Isabel Rivera, nascida em 1926, morava neste edifício na rua José del Hierro desde 1965. Nas últimas décadas de sua vida, morou com um arquiteto, Juan Molina Muñoz, divorciado e com filhos. Durante um tempo ele pagou o condomínio e, segundo os vizinhos, os processos se sucederam. De certa forma, aquilo os isolou do resto dos que moravam no prédio.

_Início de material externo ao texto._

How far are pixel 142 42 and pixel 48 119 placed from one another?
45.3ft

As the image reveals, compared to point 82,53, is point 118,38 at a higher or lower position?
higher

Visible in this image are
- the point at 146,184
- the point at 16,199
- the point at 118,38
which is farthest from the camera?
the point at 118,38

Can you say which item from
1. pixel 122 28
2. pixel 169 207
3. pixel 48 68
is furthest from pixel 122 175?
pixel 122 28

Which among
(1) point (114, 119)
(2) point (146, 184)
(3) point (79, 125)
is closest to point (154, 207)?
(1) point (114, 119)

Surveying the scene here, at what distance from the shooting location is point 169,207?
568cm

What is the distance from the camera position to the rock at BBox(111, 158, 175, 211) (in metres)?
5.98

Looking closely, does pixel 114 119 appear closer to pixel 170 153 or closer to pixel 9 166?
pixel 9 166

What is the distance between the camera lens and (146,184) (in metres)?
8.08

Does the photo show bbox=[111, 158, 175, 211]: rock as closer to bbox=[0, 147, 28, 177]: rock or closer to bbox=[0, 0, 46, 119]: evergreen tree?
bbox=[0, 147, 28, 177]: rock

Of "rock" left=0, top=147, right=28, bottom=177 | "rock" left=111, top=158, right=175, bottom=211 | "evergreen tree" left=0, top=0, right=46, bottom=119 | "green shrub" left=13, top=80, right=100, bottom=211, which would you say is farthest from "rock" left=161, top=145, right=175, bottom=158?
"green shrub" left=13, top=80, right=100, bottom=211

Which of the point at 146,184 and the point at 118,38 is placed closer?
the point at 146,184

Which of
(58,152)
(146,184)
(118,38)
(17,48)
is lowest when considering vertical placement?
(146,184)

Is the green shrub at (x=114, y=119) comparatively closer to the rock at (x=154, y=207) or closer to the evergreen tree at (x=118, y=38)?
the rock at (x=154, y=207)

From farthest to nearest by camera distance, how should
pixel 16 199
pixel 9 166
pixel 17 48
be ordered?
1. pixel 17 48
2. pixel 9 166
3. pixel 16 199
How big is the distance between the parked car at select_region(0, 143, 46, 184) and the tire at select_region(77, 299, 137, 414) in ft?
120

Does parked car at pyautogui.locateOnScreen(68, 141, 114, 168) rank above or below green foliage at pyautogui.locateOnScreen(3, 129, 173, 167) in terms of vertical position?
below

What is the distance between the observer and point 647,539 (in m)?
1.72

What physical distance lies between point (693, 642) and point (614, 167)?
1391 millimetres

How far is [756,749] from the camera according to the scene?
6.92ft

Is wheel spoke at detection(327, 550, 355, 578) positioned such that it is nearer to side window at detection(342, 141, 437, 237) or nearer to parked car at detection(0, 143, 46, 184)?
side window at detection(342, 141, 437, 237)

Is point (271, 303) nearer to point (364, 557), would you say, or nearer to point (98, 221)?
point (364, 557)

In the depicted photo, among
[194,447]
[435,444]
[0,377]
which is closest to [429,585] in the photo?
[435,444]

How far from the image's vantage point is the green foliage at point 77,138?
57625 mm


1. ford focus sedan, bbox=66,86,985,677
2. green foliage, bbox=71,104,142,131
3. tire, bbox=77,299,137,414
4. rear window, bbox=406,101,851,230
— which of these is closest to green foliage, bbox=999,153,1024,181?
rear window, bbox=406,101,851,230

Depois da morte dele, ela ficou sozinha. O pouco contato com a família foi diminuindo até que acabou. Ela tampouco falava com ninguém no prédio, exceto com uma vizinha com quem discutia sobre barulhos e odores. A última vez que disseram tê-la visto foi em setembro de 2004. Se isso tivesse acontecido muitos anos atrás, seu Antonio, o zelador do prédio, que vestia uniforme e boné, teria notado sua ausência, mas seu trabalho foi dispensado quando o porteiro automático ficou na moda.
Em janeiro de cinco anos atrás, os operadores que removeram as luzes de Natal deixaram um cabo preso entre a varanda de Isabel Rivera e um poste de luz. Uma vizinha atenta, Emilia Muñoz, de 78 anos, pensou que o fio era um risco para a segurança da vizinha. Como sabia que nenhum membro da família se importava com ela, Rivera era uma mulher idosa que poderia ser facilmente roubada. Qualquer um poderia subir e entrar em sua casa.
—Liguei para a polícia. Eles vieram e cortaram o cabo. Eu disse a um agente para olhar dentro da casa porque fazia muito tempo que não tínhamos notícias dela. Talvez estivesse morta ou algo estava acontecendo. Olhamos a caixa de correio e vimos algumas contas de luz e, como as anteriores estavam pagas, ele me disse que deveria estar viva. O que mais eu poderia fazer?
Não era a primeira vez que alguém suspeitava de algo. A gerente da agência do banco La Caixa dessa rua (que não existe mais) apareceu um dia no prédio perguntando por Rivera. Ela estava surpresa com o fato de que sua cliente só pagasse as contas e não tivesse ouros gastos. Andou pelo prédio sem tirar conclusões. Não voltou.
Alertados pelo interesse do banco, uma comitiva de vizinhos foi à delegacia do distrito de Ciudad Lineal para mostrar sua preocupação com a desaparecida. De vez em quando tinham de esvaziar a caixa de correio, que ficava lotada. Segundo a polícia, os agentes lhes deram o número de telefone de uma cunhada da mulher. As autoridades precisavam da notificação de um parente para investigar seu paradeiro. Os vizinhos ligaram para o número de telefone que lhes deram e a cunhada disse que acreditava que Isabel Rivera estava viva e que deveria morar em uma casa de repouso. Caso encerrado.
Houve mais tentativas frustradas. Um vizinho do mesmo andar, Antonio, aproveitou uma visita à prefeitura regional para perguntar sobre a vizinha, da qual jurou não saber de nada há anos. Ele disse publicamente que acreditava que ela estava morta. Responderam que não podiam fornecer informações por causa da lei de proteção de dados. Antonio não insistiu. Esqueceu o assunto. Enquanto isso, o cadáver mumificado da vizinha esperava no banheiro que alguma civilização futura o encontrasse. Como pagava suas contas, ninguém deu pela falta dela.